Issue: June/August 2008


R156m in dispute

Aggrieved unionists scrap with a Cosatu union’s investment company over proceeds for their retirement fund from Aspen Pharmacare’s empowerment deal. Matter set for arbitration.

Daggers are drawn between former members of the Cosatu-affiliated Chemical, Energy, Paper, Printing, Wood & Allied Workers Union (Ceppwawu) and the union’s investment company. The former members, now in the General Industries Workers Union of South Africa, which is not affiliated to the Cosatu federation, are fighting for a larger payout than the Ceppwawu investment company is prepared to grant.

Serious money is involved. It’s between R150m and R156m, ultimately depending on computation, in assets of the Chemical Industries National Provident Fund. This amount, which can drastically affect for better or worse the retirement benefits of workers whose savings are in the provident fund, represents the difference between what the investment company has offered to pay and what the fund believes is its entitlement in terms of agreements concluded. The dispute between the Ceppwawu investment company, which is effectively controlled by a union trust, and the fund has been referred by the fund to arbitration.

There’s a background of added bitterness in that the investment company has claimed legal “prescription”, meaning there is a legal time bar to the fund being able to claim anything at all. Despite raising prescription, namely that the period for the fund to be allotted and issued the shares has elapsed, the company has tendered R375m to the fund. The offer nevertheless falls far short of the further R150m-156m to which the fund insists it has a right in terms of signed agreements.

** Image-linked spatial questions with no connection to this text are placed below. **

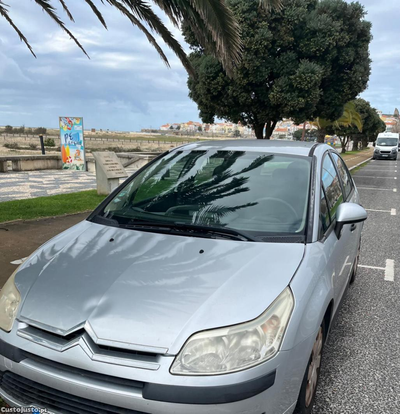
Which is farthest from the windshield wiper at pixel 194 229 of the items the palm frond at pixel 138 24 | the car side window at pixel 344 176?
the palm frond at pixel 138 24

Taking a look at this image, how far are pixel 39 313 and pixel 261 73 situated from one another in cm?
1290

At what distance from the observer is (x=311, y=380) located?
231 cm

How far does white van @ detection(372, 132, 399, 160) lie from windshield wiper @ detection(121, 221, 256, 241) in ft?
116

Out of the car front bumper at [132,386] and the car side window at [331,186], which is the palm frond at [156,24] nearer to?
the car side window at [331,186]

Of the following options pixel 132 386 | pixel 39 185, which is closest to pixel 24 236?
pixel 132 386

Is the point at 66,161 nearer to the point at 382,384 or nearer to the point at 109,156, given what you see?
the point at 109,156

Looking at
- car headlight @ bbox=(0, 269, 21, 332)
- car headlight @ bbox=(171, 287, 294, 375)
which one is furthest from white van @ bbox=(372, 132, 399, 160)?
car headlight @ bbox=(0, 269, 21, 332)

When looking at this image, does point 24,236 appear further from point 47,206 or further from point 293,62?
point 293,62

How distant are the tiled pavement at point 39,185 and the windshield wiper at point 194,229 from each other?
8.15 metres

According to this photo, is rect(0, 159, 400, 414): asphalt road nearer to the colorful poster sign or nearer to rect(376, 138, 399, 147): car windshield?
the colorful poster sign

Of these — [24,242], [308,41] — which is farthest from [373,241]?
[308,41]

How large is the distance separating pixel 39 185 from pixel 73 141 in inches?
206

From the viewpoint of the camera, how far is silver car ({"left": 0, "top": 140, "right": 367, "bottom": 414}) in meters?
1.70

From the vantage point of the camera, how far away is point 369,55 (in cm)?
1494
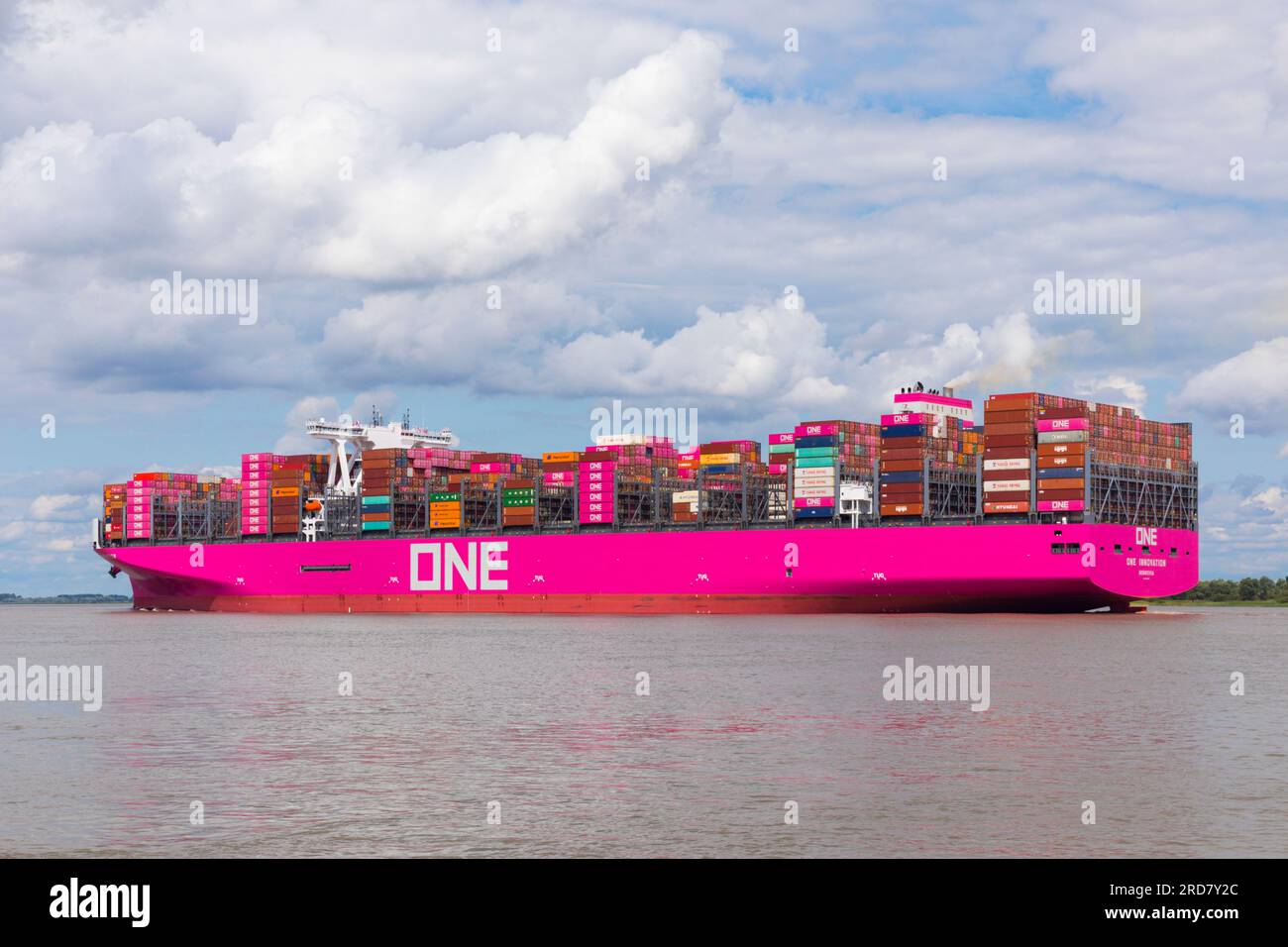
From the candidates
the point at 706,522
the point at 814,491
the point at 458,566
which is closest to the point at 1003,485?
the point at 814,491

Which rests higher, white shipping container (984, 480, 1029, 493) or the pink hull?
white shipping container (984, 480, 1029, 493)

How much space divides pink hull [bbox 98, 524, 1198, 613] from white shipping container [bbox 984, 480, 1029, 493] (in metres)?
2.33

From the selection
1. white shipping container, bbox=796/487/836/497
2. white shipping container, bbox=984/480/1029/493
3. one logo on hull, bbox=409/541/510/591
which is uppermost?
white shipping container, bbox=984/480/1029/493

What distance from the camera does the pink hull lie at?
6850 cm

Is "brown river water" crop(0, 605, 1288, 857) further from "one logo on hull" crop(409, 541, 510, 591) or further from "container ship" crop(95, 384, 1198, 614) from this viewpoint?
"one logo on hull" crop(409, 541, 510, 591)

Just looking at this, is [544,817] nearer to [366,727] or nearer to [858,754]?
[858,754]

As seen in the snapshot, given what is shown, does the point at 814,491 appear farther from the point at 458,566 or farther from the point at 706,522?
the point at 458,566

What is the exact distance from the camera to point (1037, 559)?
67812 mm

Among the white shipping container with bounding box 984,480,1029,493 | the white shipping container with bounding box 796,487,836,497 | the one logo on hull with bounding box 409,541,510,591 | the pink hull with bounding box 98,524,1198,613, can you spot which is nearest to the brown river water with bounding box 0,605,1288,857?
the pink hull with bounding box 98,524,1198,613

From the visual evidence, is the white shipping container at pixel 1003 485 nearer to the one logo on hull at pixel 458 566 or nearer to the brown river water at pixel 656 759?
the brown river water at pixel 656 759

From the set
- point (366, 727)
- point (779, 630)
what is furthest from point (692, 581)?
point (366, 727)

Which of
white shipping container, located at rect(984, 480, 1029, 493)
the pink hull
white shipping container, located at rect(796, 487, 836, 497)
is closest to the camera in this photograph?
the pink hull

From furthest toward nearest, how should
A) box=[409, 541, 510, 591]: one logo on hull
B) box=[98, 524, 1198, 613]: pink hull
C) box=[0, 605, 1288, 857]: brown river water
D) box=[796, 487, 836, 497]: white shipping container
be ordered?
box=[409, 541, 510, 591]: one logo on hull, box=[796, 487, 836, 497]: white shipping container, box=[98, 524, 1198, 613]: pink hull, box=[0, 605, 1288, 857]: brown river water

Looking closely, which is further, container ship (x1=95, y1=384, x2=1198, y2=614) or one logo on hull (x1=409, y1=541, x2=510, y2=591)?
one logo on hull (x1=409, y1=541, x2=510, y2=591)
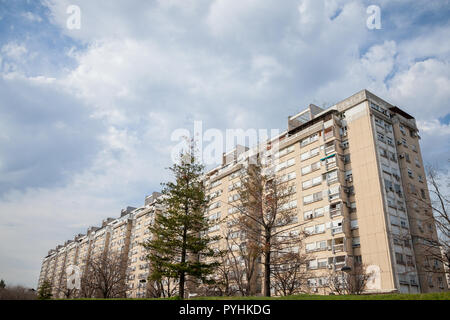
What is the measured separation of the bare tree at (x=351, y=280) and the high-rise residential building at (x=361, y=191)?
0.96m

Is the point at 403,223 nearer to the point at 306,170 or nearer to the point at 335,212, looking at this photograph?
the point at 335,212

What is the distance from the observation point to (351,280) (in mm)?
34156

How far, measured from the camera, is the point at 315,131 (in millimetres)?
46938

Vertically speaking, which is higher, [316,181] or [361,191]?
[316,181]

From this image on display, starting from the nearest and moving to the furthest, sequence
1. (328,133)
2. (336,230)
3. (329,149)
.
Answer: (336,230) < (329,149) < (328,133)

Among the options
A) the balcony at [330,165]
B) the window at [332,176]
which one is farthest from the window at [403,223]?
the balcony at [330,165]

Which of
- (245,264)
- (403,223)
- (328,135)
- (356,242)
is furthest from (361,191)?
(245,264)

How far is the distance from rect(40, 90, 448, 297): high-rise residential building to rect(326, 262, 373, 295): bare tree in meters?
0.96

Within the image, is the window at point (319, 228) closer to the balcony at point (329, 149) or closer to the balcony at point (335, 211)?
the balcony at point (335, 211)

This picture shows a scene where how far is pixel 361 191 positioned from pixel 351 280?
35.3ft

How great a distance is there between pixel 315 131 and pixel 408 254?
18.4m

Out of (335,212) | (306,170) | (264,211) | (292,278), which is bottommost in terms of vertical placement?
(292,278)
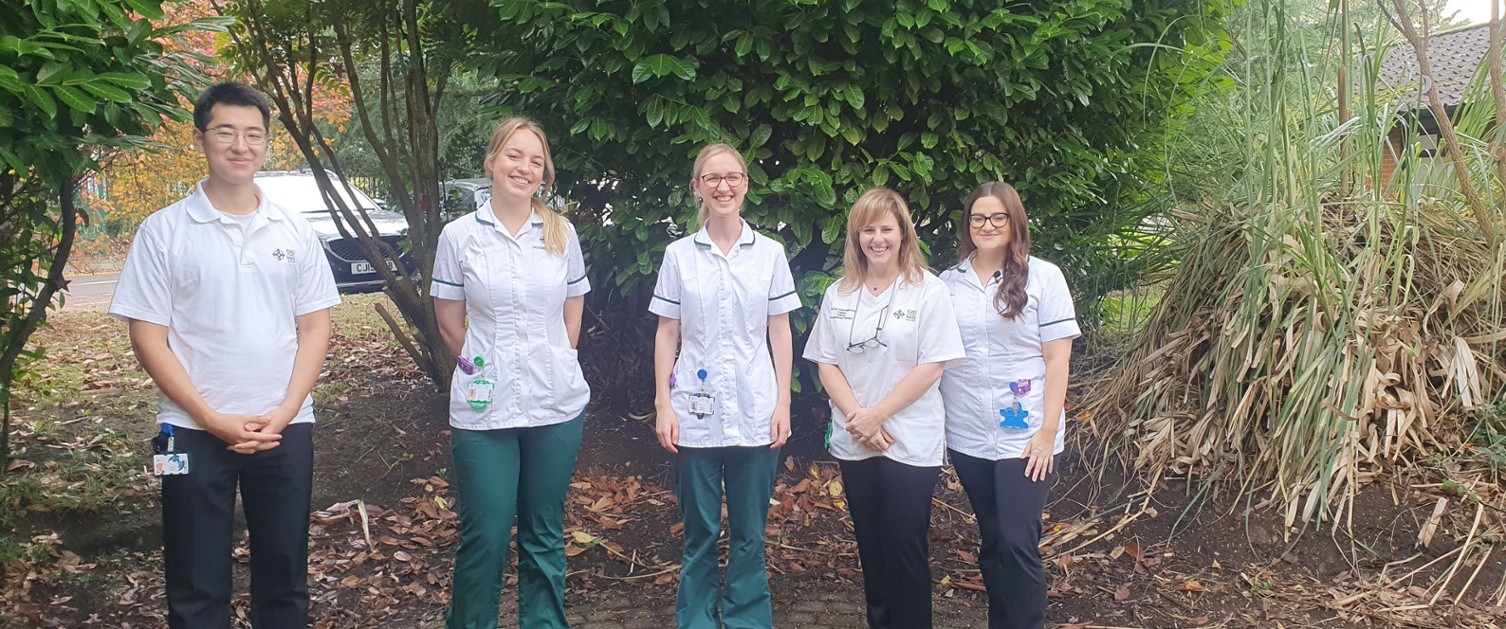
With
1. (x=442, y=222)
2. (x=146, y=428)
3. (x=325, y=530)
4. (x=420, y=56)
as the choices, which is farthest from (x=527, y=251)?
(x=146, y=428)

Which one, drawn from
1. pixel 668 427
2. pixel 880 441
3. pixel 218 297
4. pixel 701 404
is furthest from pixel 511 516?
pixel 880 441

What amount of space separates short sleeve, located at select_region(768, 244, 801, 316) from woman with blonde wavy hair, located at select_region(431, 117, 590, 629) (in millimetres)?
720

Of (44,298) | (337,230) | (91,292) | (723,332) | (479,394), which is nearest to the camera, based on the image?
(479,394)

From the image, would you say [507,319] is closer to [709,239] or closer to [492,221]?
[492,221]

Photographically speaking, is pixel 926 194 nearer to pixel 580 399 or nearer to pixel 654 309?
pixel 654 309

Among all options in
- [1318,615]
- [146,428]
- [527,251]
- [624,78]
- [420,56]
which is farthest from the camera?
[146,428]

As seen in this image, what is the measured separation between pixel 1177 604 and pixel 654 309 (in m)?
2.50

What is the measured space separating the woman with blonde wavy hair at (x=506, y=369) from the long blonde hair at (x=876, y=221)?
99 centimetres

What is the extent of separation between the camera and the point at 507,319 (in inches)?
133

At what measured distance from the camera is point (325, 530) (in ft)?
16.2

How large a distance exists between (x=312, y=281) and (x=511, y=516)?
1014mm

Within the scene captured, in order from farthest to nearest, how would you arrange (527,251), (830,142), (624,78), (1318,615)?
(830,142), (624,78), (1318,615), (527,251)

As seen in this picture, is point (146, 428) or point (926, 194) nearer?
point (926, 194)

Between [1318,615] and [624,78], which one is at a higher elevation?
[624,78]
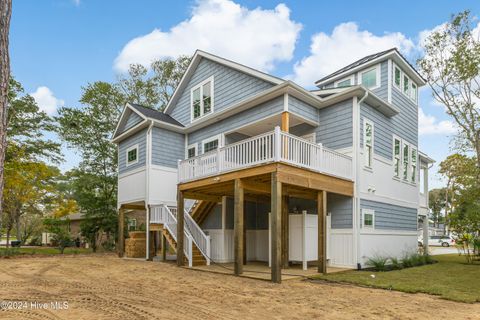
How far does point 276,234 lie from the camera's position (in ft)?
30.0

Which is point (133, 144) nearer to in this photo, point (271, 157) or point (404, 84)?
point (271, 157)

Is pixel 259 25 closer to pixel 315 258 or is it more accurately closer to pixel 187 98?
pixel 187 98

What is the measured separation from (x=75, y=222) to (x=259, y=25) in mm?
27712

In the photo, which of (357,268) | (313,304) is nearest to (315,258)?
(357,268)

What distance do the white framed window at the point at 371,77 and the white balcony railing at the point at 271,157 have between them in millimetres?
4688

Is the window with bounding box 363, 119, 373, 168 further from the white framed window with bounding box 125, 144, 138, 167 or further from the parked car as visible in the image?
the parked car

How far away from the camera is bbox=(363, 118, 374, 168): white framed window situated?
12.7 m

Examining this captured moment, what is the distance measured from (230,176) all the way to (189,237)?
350cm

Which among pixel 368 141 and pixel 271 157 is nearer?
pixel 271 157

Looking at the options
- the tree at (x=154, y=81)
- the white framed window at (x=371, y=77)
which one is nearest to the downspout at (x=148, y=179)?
the white framed window at (x=371, y=77)

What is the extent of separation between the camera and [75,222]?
35.5 meters

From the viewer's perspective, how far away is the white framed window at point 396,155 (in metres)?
14.8

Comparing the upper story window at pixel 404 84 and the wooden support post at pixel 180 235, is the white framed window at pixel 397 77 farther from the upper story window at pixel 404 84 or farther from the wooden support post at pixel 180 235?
the wooden support post at pixel 180 235

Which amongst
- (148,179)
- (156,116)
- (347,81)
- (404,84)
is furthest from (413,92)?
(148,179)
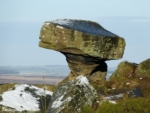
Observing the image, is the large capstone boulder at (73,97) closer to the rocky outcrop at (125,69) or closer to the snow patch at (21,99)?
the snow patch at (21,99)

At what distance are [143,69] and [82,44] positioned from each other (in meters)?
2.80

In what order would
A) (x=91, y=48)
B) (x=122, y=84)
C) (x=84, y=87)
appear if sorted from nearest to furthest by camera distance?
(x=84, y=87), (x=122, y=84), (x=91, y=48)

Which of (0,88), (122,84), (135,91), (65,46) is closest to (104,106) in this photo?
(135,91)

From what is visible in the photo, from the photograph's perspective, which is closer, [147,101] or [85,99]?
[147,101]

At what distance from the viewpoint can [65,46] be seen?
63.1 feet

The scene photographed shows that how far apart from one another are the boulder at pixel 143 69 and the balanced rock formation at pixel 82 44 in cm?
162

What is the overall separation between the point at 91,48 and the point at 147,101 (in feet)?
33.8

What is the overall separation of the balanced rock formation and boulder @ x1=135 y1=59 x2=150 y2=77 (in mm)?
1619

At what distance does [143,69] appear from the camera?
1803 cm

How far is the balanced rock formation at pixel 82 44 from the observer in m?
19.0

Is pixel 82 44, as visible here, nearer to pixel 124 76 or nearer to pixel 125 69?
pixel 125 69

The matter dates back to 2002 when Ceppwawu Pharmaceuticals Investments was set up as a special-purpose vehicle (SPV) to become the black empowerment shareholder in JSE-listed Aspen Pharmacare. Relevant agreements were concluded between the fund, the Ceppwawu investment company and the Ceppwawu SPV, whereupon the fund paid R108m to the SPV for preference shares in the SPV.

In turn, the SPV used this money to purchase 18m preference shares in Aspen. Sanlam Investment Managers was appointed by the fund to manage the investment and to report to the fund on the total value of the prefs.

The value of the prefs was mirrored in 75% the value of Aspen’s listed ordinary shares. As the ordinary shares performed, the gross value of the fund’s investment increased from the original R108m to over R550m at Aspen’s market peak. The 2002 subscription agreement provided that the fund could not redeem the prefs for a minimum of five years from date of purchase.

Then came a series of shocks. The first was in 2005 when it turned out that the Ceppwawu SPV had in fact not allotted and issued the Aspen shares to the provident fund. This, contends fund principal officer M K Tsolo, was contrary to what the fund had been led to believe.

A series of meetings was held by the fund with the Ceppwawu investment company and the Ceppwawu SPV. Both purportedly indicated to the fund that they would, in terms of the 2002 agreement, issue the prefs to the fund. However, the shares weren’t issued. Instead, last year, came the second shock. The fund was hit with the prescription claim. The SPV said it no longer had a legal obligation to issue the shares to the fund or even repay to the fund its original R108m investment.

The third shock was the R375m then tendered by the Ceppwawu investment company and SPV to the fund in an offer of settlement, both of the contracted return and the prescription claim. Although the R375m is R23,2m more than the investment company’s own valuation of the shares, after various deductions, it’s still significantly below an independent valuation commissioned by the fund from accountancy firm PricewaterhouseCoopers (PwC).

It’s also below the most recent valuation that Sanlam had placed on the investment. And this is despite the Ceppwawu investment company submitting that it had used the same valuation principles as in the PwC calculation.

Now the matter’s for arbitrator J G Wasserman SC to sort out, if he can. Meanwhile there are some pretty unhappy fund members. They’re anxious not only for their retirement benefits to be quantified, but also for an explanation of the Ceppwawu investment company’s attempts to get them reduced.

Among other things, the arbitrator will now have to decide whether the fund’s right to be issued the preference shares has indeed prescribed. If it has, fund members might lose out badly. In a worst-case scenario, since the R375m settlement offer wasn’t accepted, they can potentially be up the creek even for their original R108m investment -- without interest and without the settlement offer, let alone the full value of some R531m that they insist is their rightful entitlement.